Comment peut-on tolérer que l'UCI se foute pareillement du monde dans sa pseudo lutte contre le dopage?
L'UCI suite- un extrait de O1men (www.01men.com/afpt/tour-de-france-pat-mcquaid-soutient-bjarne-riis-sports-reuters.html )
Quand vous aurez lu ceci vous aurez comme moi envie de pleurer (de rire bien sûre.... )
"LONDRES (Reuters) - Le président de l'UCI, Pat McQuaid, estime que Bjarne Riis aurait dû être cette année sur le Tour de France aux côtés de ses coureurs.
Le Danois a admis fin mai s'être dopé dans les années 1990 et notamment lors du Tour 1996, qui l'avait vu mettre fin au règne de Miguel Indurain.
Pas vraiment le bienvenu sur la course, Riis a renoncé jeudi, expliquant à ses coureurs lors d'un passage au siège de la CSC en banlieue de Londres qu'il n'aurait pas la force de les aider pendant le Tour.
"C'est malheureux.

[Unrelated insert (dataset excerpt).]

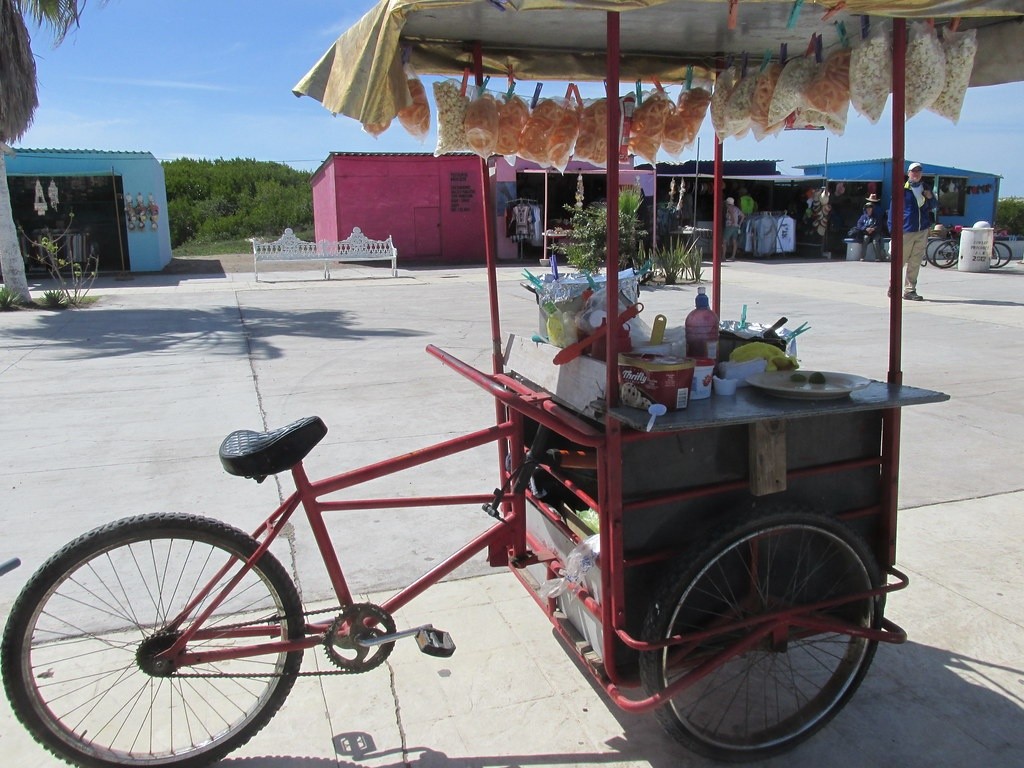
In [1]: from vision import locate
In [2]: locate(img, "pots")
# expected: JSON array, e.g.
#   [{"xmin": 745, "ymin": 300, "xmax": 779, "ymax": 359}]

Il devrait être le bienvenu sur le Tour de France", a dit McQuaid vendredi lors d'une interview accordée à Reuters.
"J'ai parlé de nombreuses fois à Bjarne avant et après sa confession. Il l'a fait pour de bonnes raisons", a-t-il ajouté.
McQuaid, qui est à Londres à l'invitation du maire de Londres Ken Livingstone, veut croire que Riis oeuvre pour l'avenir du cyclisme.

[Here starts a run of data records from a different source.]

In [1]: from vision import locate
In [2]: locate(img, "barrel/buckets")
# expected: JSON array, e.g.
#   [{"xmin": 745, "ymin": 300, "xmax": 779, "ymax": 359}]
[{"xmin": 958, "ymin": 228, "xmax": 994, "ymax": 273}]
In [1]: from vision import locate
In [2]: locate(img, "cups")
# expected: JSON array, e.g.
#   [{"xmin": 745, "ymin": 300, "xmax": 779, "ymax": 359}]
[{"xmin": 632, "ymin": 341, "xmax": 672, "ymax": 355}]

"Il a dit ce qu'il a dit, pour le bien de son équipe actuelle", a dit le patron du cyclisme mondial.
"Il a parlé pour le cyclisme d'aujourd'hui et pour le cyclisme de demain et c'est ce qui m'importe. Le passé ne m'intéresse pas.
VOIE A SUIVRE
McQuaid estime même que la CSC de Riis est l'une des formations qui lutte le plus contre le dopage.

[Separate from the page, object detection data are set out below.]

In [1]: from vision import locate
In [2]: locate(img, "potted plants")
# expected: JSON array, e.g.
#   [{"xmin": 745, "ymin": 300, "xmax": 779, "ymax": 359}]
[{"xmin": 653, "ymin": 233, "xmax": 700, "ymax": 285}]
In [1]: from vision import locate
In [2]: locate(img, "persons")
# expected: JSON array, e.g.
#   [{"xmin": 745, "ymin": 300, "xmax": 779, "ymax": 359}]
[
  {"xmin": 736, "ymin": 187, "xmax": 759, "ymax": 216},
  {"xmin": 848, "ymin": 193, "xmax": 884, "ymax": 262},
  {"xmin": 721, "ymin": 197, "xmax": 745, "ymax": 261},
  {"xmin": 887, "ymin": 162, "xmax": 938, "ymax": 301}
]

"Il veut que son équipe soit propre et je sais qu'elle l'est", a-t-il affirmé.
"Il ont leur propre programme antidopage, en plus de celui de l'UCI."
McQuaid, qui va demander à tous les acteurs du cyclisme - des managers aux mécaniciens - de signer une charte antidopage similaire à celle qu'ont signée les coureurs, assure sans sourciller que Riis est un modèle.
"Sa confession et ce qu'il fait maintenant est une voie à suivre pour l'avenir", a-t-il dit.
L'Allemand Erik Zabel, ancien équipier de Riis chez Telekom, a lui aussi reconnu avoir pris de l'érythropoiétine (EPO) dans les années 1990.
Les faits étant prescrits, il n'a pas été suspendu par son équipe, Milram, et s'apprête à participer au Tour.
"C'était il y a plus de dix ans. Il a pris quelque chose qui était en vogue mais n'a pas aimé les effets", a expliqué McQuaid.
"Aujourd'hui Zabel est un modèle. Il a donné 100.000 euros au Comité olympique allemand et se tient à la disposition des autorités allemands pour aider à lutter contre le dopage."